Rehabilitating a particular fish population isn’t as simple as dropping a bunch of the same species into the deficient pond or stream. A number of factors come into play, including cost, the habitat’s carrying capacity and potential competition from other species. A team of Canadian researchers studied the latter in a project to reintroduce Atlantic salmon to Lake Ontario.
“On the Ontario side, there’s been efforts to try to restore Atlantic salmon in Lake Ontario,” said Aimee Houde, a doctoral candidate at the University of Western Ontario. “There used to be a population there in the 1900s, but habitat degradation wiped it out.”

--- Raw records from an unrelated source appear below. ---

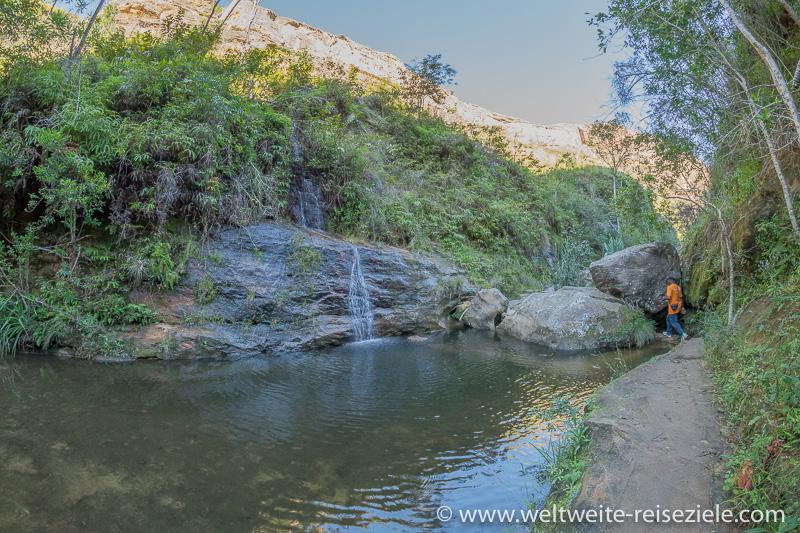 Wanderweg entlang des Baches, Tal im Nationalpark Isalo
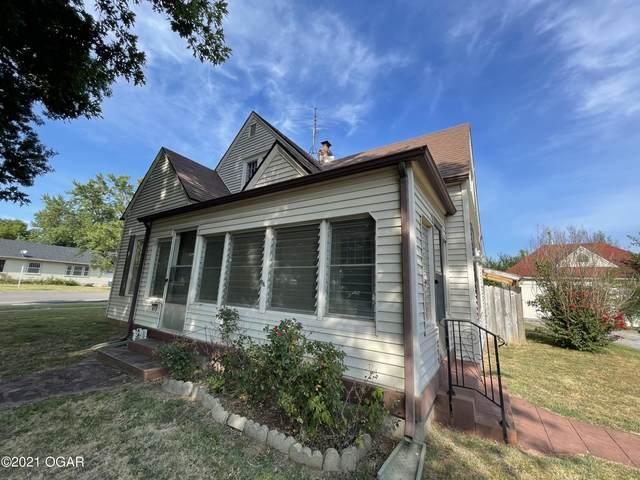 915 4th Street, Monett, MO 65708 (MLS #214085) :: Davidson Group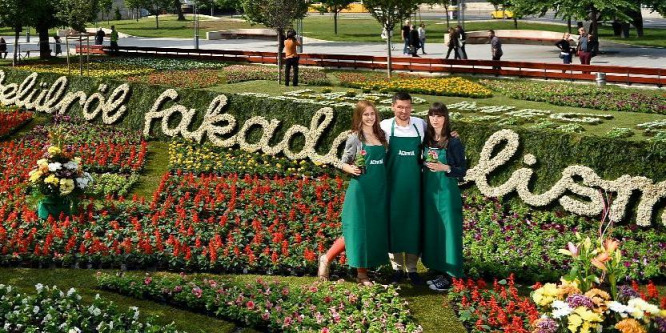 �rület: virágba borult Budapest belvárosa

Following the loss of Atlantic salmon in Lake Ontario, wildlife managers introduced rainbow trout to the area to create a sustainable fishery and deal with the growing crayfish population. The trout drew little attention until the 1990s, when salmon restoration efforts started — and repeatedly failed to take hold.
The study, conducted by Houde and researchers from Université du Québec à Montréal and the Ontario Ministry of Natural Resources and Forestry, explores the possibility that rainbow trout are stifling Atlantic salmon recovery in Lake Ontario. The researchers conducted experiments in two natural streams to see how LaHave and Sebago Atlantic salmon populations fared in the presence of rainbow trout. Their findings were published in the scientific journal Ecology of Freshwater Fish.

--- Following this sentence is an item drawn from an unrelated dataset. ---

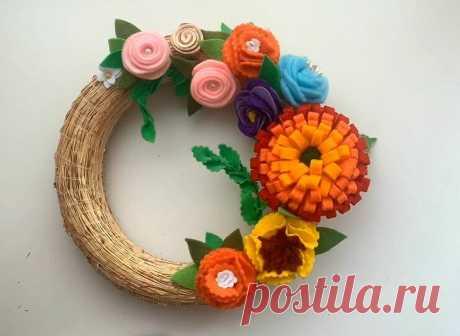 Весенний венок с цветами из фетра. Собираем вместе цветы, которые научились создавать. | ИЗ ФЕТРА | Яндекс Дзен
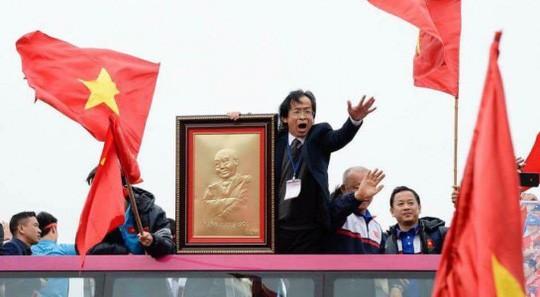 Không có công trạng gì nhưng ông Trung choáng cả vị trí đầu xe của HLV Park Hang Seo, hô hào rất chi là khí thế.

An earlier study from the researchers had looked at trout and salmon competition in artificial streams. This time around, the researchers sought out natural waterways with which they could compare their previous results. Water flow and accessibility were the two biggest deciding factors in the search, which became somewhat of an obstacle to the researchers.

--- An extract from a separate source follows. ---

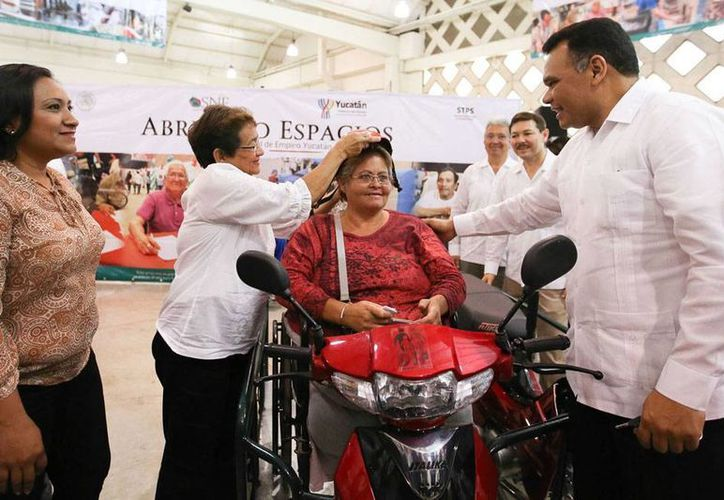 En el marco de la Feria Empleo 2015, el Gobierno entregó motos adaptadas para discapacitados. (Oficial)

“It was challenging just to find those two sites to begin with,” Houde said. “Particularly in Ontario, we’re kind of restricted to areas that are property of the conservation authority or Crown land.”
The researchers settled on two sites on Duffins Creek. A dam prevented the upstream movement of rainbow trout past a certain point, effectively creating one site with, and another site without the salmon competitors.
To obtain an ample stock of Atlantic salmon, the researchers bred five females with five males “in all possible combinations,” Houde said. The pairings produced enough fry to release just under 2,000 at each site in May. Between October and November, the researchers went back to the sites and performed electrofishing to determine recapture rate and specimen size. With those statistics tallied, the researchers surveyed microhabitat usage among salmon in each stream.
“We found that out of the available habitat, in the presence of rainbow trout, [salmon] tended to occupy areas that were less profitable for them,” Houde said.
In this case, “less profitable” means less productive, a disadvantage that manifested itself in the form of smaller salmon. The rainbow trout had overtaken the parts of the stream with optimal temperatures and better access to food. Houde noted that the Sebago population did better than the LaHave population in the rainbow trout’s presence. Though she said the researchers can only speculate based on previous studies, it seems that the Sebago salmon avoided interaction with trout and other species, therefore conserving energy and necessitating less food for growth.
The researchers have submitted grant proposals to conduct a more in-depth study on the issues plaguing Atlantic salmon restoration efforts. While the inefficient habitat use they observed is an important piece of that puzzle, they’re particularly interested in studying obstacles to the fish’s survival at earlier stages.
“The big question is what are the sources of mortality for the juveniles,” Houde said.